Segment Start: The data

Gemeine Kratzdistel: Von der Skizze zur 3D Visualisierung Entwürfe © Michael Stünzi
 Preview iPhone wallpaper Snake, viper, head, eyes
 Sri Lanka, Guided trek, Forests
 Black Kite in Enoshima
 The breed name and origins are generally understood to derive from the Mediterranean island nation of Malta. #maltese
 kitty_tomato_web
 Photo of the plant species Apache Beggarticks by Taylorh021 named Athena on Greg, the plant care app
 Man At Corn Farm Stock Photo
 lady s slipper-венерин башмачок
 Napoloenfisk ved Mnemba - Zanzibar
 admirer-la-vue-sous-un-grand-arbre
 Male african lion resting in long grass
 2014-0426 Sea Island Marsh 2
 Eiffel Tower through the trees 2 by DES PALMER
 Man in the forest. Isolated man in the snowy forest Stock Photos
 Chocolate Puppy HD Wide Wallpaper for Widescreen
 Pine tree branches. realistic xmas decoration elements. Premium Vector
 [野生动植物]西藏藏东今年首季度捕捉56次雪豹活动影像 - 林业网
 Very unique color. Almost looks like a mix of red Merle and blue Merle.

Segment End: The data

● What is expected
Retype word for word the line above with "Chocolate Puppy HD" and all lines after it, nothing else.

● Output
 Chocolate Puppy HD Wide Wallpaper for Widescreen
 Pine tree branches. realistic xmas decoration elements. Premium Vector
 [野生动植物]西藏藏东今年首季度捕捉56次雪豹活动影像 - 林业网
 Very unique color. Almost looks like a mix of red Merle and blue Merle.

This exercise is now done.